Count the lines in the records below that contain the string "point". Reply with that number alone.
━━━ DATASET ENTRIES
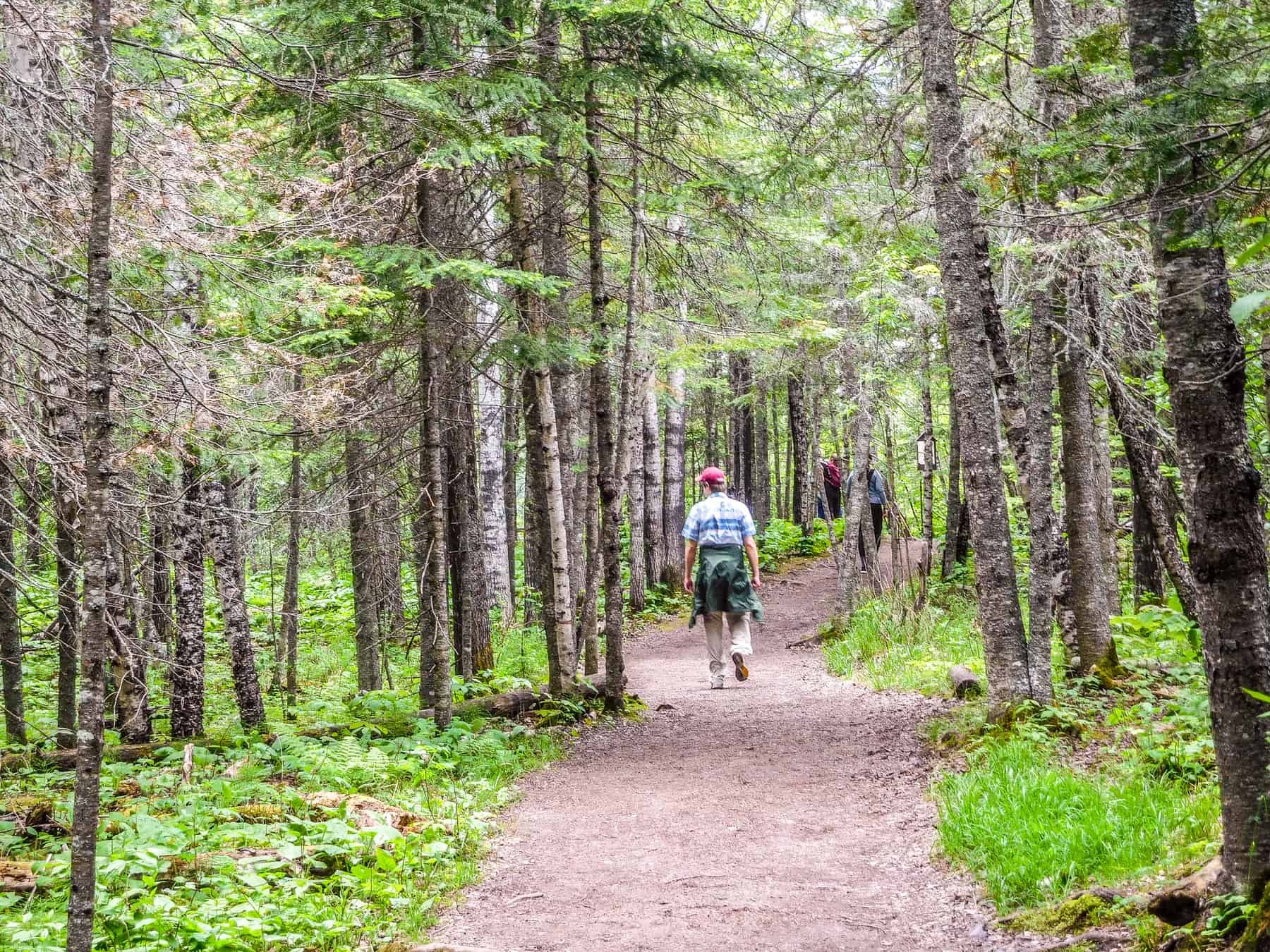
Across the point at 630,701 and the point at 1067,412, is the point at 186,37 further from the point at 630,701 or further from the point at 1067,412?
━━━━━━
━━━ DATASET ENTRIES
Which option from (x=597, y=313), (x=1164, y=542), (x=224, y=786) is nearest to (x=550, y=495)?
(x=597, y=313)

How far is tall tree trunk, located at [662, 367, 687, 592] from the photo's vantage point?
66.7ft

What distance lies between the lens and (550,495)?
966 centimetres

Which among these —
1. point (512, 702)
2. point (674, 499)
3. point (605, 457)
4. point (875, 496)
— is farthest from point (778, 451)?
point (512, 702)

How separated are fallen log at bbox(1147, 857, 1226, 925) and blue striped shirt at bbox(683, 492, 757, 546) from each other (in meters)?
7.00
━━━━━━
-- OUTPUT --
8